Required task.
Format the rows below as a JSON list of strings, one string for each line and no strings for blank lines.

Given information.
<<<<
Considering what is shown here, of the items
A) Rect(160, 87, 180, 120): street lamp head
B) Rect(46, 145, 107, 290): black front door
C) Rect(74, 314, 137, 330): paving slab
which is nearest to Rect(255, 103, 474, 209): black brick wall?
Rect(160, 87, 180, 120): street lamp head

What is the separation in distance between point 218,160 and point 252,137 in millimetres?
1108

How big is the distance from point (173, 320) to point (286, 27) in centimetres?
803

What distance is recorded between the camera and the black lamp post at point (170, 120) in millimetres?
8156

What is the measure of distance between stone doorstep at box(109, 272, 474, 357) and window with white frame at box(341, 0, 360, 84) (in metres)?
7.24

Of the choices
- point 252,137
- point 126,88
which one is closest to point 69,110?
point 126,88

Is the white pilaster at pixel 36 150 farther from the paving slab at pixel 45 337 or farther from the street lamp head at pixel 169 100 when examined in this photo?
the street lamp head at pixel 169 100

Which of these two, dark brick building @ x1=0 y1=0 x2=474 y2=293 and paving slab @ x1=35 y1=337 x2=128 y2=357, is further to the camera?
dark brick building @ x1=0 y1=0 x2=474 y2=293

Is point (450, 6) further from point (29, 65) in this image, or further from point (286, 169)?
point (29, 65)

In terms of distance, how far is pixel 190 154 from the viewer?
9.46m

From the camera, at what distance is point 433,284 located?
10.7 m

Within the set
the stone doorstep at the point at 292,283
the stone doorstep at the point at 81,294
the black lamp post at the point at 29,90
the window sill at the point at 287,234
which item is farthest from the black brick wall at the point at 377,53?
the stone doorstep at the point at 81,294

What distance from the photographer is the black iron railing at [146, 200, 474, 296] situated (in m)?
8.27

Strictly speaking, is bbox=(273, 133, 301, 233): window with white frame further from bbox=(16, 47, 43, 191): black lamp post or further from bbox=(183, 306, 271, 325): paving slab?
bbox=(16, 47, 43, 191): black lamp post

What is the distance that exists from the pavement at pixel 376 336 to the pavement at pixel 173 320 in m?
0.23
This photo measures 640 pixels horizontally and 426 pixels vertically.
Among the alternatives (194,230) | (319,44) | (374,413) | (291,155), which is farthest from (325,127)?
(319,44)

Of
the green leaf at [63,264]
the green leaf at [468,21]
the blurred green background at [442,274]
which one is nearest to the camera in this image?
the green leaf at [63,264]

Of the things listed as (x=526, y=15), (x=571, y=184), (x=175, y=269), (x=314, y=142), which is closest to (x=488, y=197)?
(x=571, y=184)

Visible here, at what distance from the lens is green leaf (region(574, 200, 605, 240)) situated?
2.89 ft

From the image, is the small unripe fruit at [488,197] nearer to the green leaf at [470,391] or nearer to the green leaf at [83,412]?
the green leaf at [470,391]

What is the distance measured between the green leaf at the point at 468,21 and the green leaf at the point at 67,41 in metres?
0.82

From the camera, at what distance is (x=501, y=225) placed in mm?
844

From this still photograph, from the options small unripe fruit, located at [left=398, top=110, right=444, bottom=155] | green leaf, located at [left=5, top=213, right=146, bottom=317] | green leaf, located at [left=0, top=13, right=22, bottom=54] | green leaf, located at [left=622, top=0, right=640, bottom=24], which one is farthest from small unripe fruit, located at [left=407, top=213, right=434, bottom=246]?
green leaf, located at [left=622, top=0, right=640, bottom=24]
>>>>
Task output.
[
  "Considering what is shown here, of the items",
  "A) Rect(160, 87, 180, 120): street lamp head",
  "B) Rect(46, 145, 107, 290): black front door",
  "C) Rect(74, 314, 137, 330): paving slab",
  "which is nearest to Rect(255, 103, 474, 209): black brick wall?",
  "Rect(160, 87, 180, 120): street lamp head",
  "What is the separation in distance between point 218,160 and point 252,137 in millimetres?",
  "1108",
  "How big is the distance from point (173, 320) to point (286, 27) in centimetres?",
  "803",
  "What distance is recorded between the camera and the black lamp post at point (170, 120) in millimetres?",
  "8156",
  "What is the measure of distance between stone doorstep at box(109, 272, 474, 357) and window with white frame at box(341, 0, 360, 84) (in metres)?",
  "7.24",
  "Of the choices",
  "- point 252,137",
  "- point 126,88",
  "which one is closest to point 69,110?",
  "point 126,88",
  "Is the white pilaster at pixel 36 150 farther from the paving slab at pixel 45 337 or farther from the street lamp head at pixel 169 100 when examined in this photo?",
  "the street lamp head at pixel 169 100",
  "Which of these two, dark brick building @ x1=0 y1=0 x2=474 y2=293 and paving slab @ x1=35 y1=337 x2=128 y2=357, is further to the camera?",
  "dark brick building @ x1=0 y1=0 x2=474 y2=293",
  "Is point (450, 6) further from point (29, 65) in this image, or further from point (286, 169)?",
  "point (29, 65)",
  "In terms of distance, how far is pixel 190 154 from the viewer?",
  "9.46m",
  "From the camera, at what distance is point 433,284 located?",
  "10.7 m",
  "Within the set",
  "the stone doorstep at the point at 292,283",
  "the stone doorstep at the point at 81,294",
  "the black lamp post at the point at 29,90",
  "the window sill at the point at 287,234",
  "which item is farthest from the black brick wall at the point at 377,53?",
  "the stone doorstep at the point at 81,294",
  "What distance from the photographer is the black iron railing at [146, 200, 474, 296] situated (in m)?",
  "8.27",
  "Strictly speaking, is bbox=(273, 133, 301, 233): window with white frame further from bbox=(16, 47, 43, 191): black lamp post or further from bbox=(183, 306, 271, 325): paving slab?",
  "bbox=(16, 47, 43, 191): black lamp post",
  "What is the distance that exists from the pavement at pixel 376 336 to the pavement at pixel 173 320 in m?",
  "0.23",
  "This photo measures 640 pixels horizontally and 426 pixels vertically.",
  "Among the alternatives (194,230) | (319,44) | (374,413) | (291,155), which is farthest from (325,127)?",
  "(319,44)",
  "Of",
  "the green leaf at [63,264]",
  "the green leaf at [468,21]",
  "the blurred green background at [442,274]",
  "which one is nearest to the camera in this image?",
  "the green leaf at [63,264]",
  "Of the things listed as (x=526, y=15), (x=571, y=184), (x=175, y=269), (x=314, y=142), which is closest to (x=488, y=197)?",
  "(x=571, y=184)",
  "Visible here, at what distance from the lens is green leaf (region(574, 200, 605, 240)) situated?",
  "2.89 ft",
  "From the image, is the small unripe fruit at [488,197] nearer to the green leaf at [470,391] or nearer to the green leaf at [83,412]?",
  "the green leaf at [470,391]",
  "What is the distance measured between the green leaf at the point at 468,21 and the green leaf at the point at 67,41 in metres?",
  "0.82",
  "From the camera, at what distance is (x=501, y=225) placed in mm?",
  "844",
  "From this still photograph, from the options small unripe fruit, located at [left=398, top=110, right=444, bottom=155] | green leaf, located at [left=5, top=213, right=146, bottom=317] | green leaf, located at [left=0, top=13, right=22, bottom=54] | green leaf, located at [left=622, top=0, right=640, bottom=24], which one is farthest from small unripe fruit, located at [left=407, top=213, right=434, bottom=246]?",
  "green leaf, located at [left=622, top=0, right=640, bottom=24]"
]